INSTRUCTIONS FOR THE TASK: Please repeat the data shown below, word for word.

PROVIDED MATERIAL:
┄┄┄┄┄┄┄┄┄┄
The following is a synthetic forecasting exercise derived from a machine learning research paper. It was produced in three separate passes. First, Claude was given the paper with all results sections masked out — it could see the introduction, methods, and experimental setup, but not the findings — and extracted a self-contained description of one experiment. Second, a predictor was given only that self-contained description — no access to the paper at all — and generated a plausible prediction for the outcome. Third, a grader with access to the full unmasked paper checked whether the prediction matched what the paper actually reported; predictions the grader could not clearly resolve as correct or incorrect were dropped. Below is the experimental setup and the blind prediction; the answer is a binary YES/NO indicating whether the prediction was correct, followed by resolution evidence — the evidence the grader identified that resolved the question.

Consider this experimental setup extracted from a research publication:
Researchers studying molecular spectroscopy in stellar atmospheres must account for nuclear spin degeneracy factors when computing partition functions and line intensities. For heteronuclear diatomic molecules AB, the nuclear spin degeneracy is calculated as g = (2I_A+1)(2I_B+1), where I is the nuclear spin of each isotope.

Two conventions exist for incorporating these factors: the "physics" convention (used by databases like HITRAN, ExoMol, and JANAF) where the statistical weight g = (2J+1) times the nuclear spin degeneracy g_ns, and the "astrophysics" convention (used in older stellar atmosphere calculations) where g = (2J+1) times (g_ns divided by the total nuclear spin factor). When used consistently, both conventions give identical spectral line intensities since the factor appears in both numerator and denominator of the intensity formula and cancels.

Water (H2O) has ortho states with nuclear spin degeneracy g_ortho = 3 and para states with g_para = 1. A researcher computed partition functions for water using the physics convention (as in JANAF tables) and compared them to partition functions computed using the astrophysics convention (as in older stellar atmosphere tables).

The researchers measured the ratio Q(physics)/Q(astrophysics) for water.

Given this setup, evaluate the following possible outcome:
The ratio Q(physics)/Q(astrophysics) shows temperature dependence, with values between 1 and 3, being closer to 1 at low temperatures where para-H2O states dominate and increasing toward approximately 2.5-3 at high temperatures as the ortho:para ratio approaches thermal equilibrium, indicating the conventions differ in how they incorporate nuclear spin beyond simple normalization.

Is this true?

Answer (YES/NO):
┄┄┄┄┄┄┄┄┄┄
RESULT BELOW:
The following is a synthetic forecasting exercise derived from a machine learning research paper. It was produced in three separate passes. First, Claude was given the paper with all results sections masked out — it could see the introduction, methods, and experimental setup, but not the findings — and extracted a self-contained description of one experiment. Second, a predictor was given only that self-contained description — no access to the paper at all — and generated a plausible prediction for the outcome. Third, a grader with access to the full unmasked paper checked whether the prediction matched what the paper actually reported; predictions the grader could not clearly resolve as correct or incorrect were dropped. Below is the experimental setup and the blind prediction; the answer is a binary YES/NO indicating whether the prediction was correct, followed by resolution evidence — the evidence the grader identified that resolved the question.

Consider this experimental setup extracted from a research publication:
Researchers studying molecular spectroscopy in stellar atmospheres must account for nuclear spin degeneracy factors when computing partition functions and line intensities. For heteronuclear diatomic molecules AB, the nuclear spin degeneracy is calculated as g = (2I_A+1)(2I_B+1), where I is the nuclear spin of each isotope.

Two conventions exist for incorporating these factors: the "physics" convention (used by databases like HITRAN, ExoMol, and JANAF) where the statistical weight g = (2J+1) times the nuclear spin degeneracy g_ns, and the "astrophysics" convention (used in older stellar atmosphere calculations) where g = (2J+1) times (g_ns divided by the total nuclear spin factor). When used consistently, both conventions give identical spectral line intensities since the factor appears in both numerator and denominator of the intensity formula and cancels.

Water (H2O) has ortho states with nuclear spin degeneracy g_ortho = 3 and para states with g_para = 1. A researcher computed partition functions for water using the physics convention (as in JANAF tables) and compared them to partition functions computed using the astrophysics convention (as in older stellar atmosphere tables).

The researchers measured the ratio Q(physics)/Q(astrophysics) for water.

Given this setup, evaluate the following possible outcome:
The ratio Q(physics)/Q(astrophysics) shows temperature dependence, with values between 1 and 3, being closer to 1 at low temperatures where para-H2O states dominate and increasing toward approximately 2.5-3 at high temperatures as the ortho:para ratio approaches thermal equilibrium, indicating the conventions differ in how they incorporate nuclear spin beyond simple normalization.

Is this true?

Answer (YES/NO):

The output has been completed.